Second, we’re taking an active part in the work of Intel’s business units and other relevant divisions such as product design and software development, helping them build artificial intelligence (AI) products. We provide the subject-matter expertise to help them build relevant hardware and software.
For example, our analytics solutions are helping Intel’s design teams develop hardware faster. The design teams want to build hardware for tomorrow’s machine-learning workloads, and the analytics benchmarks we’ve developed help the design teams evaluate different hardware alternatives. We also engage with Intel’s customers to help them maximize the benefit from their Intel hardware and machine-learning solutions. We have created tools that help customers implement machine learning in their environment, such as the Intel® Deep Learning SDK. We also provide reference architectures and implementation guidance.
Recipe for Advanced Analytics Success
While Intel IT has been working with advanced analytics since 2008, we remember what it was like when we were just getting started. And, when we talk with Intel customers, many of them are just embarking on their journey with big data, machine learning, and analytics.
We got where we are today by following a three-step process:
- Getting our feet wet. For the first two years, we chose opportunistic, “low-hanging” projects that could quickly prove the value of big data, machine learning, and analytics without a lot of up-front investment. During those two years, our mantra was “5/6/10.” That is, take five people highly skilled in analytics, give them six months, and they could produce USD 10 million or more in value. All too often, we see companies put a lot of investment into the platform and then figure out what to do with it. In contrast, at this stage we didn’t spend a single dime on an analytics platform—our focus was purely on conveying the message that analytics could create value.

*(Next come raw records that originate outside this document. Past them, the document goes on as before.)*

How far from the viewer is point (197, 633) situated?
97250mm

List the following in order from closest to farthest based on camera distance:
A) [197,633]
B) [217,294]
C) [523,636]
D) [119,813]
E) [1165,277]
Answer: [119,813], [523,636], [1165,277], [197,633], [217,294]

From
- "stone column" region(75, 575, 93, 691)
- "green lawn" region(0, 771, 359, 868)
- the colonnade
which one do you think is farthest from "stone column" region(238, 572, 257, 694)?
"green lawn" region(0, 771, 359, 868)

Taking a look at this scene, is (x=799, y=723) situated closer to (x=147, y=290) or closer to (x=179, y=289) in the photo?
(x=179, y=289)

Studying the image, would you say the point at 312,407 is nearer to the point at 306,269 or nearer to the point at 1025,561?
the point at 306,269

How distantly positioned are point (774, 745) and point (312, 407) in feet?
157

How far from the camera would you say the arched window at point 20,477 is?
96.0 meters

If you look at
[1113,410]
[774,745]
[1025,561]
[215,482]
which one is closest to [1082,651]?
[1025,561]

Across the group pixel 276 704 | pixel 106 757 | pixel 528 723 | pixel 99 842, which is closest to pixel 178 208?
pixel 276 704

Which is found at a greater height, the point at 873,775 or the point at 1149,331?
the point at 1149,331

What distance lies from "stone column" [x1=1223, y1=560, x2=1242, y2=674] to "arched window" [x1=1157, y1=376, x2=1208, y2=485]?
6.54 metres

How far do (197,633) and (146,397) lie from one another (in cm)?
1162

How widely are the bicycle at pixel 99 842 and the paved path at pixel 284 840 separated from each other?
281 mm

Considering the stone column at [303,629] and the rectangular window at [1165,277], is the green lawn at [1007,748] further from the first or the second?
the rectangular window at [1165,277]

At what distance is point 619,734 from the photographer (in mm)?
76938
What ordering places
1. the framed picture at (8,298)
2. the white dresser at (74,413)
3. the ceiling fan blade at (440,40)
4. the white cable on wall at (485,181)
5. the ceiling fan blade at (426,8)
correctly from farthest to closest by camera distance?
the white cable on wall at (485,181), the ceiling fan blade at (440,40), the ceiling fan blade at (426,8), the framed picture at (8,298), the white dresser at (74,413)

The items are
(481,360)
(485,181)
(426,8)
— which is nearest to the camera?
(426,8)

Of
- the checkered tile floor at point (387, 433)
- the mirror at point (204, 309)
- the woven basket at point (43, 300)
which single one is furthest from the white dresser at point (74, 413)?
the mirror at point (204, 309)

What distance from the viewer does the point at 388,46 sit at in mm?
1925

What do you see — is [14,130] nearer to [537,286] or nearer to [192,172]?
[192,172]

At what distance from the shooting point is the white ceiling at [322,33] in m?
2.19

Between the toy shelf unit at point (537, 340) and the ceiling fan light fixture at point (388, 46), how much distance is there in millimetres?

- Growing at scale. For the next two to three years, we built a roadmap, established themes for our analytics projects, and built an analytics platform tightly coupled to business need. This approach kept us from spreading our resources too thin and enabled us to increase our impact by an order of magnitude—each project created at least USD 100 million in value. We established three focus areas and themes:
- For Design, we focused on reducing time to market.
- For Manufacturing, we focused on reducing cost while improving product quality.
- For Sales, we focused on increasing sales by optimizing the sales efforts through personalization.
After a certain period of time, processes and solutions become scalable. For example, our analytics R&D office can now easily launch one or two new startups each year.
- Blazing a path for disruption. Building on our successes over the past decade, we are now working on advanced analytics projects that can create a billion dollars of value through high-end machine learning and a clear line of sight to AI. We are now focusing on: a) building algorithms that can perform tasks currently only performed by humans, and b) optimizing existing business processes to the highest possible degree of efficiency through real-time, complex machine-learning algorithms.
Sharing Our Advanced Analytics Story
As described in our recently published 2016-2017 Intel IT Annual Performance Report, “Accelerating the Pace of Business through IT Innovation,” Intel IT is using advanced analytics to transform Intel and create business value. We expect to continue to leverage predictive analytics to empower Intel’s business units and to increase Intel IT’s agility.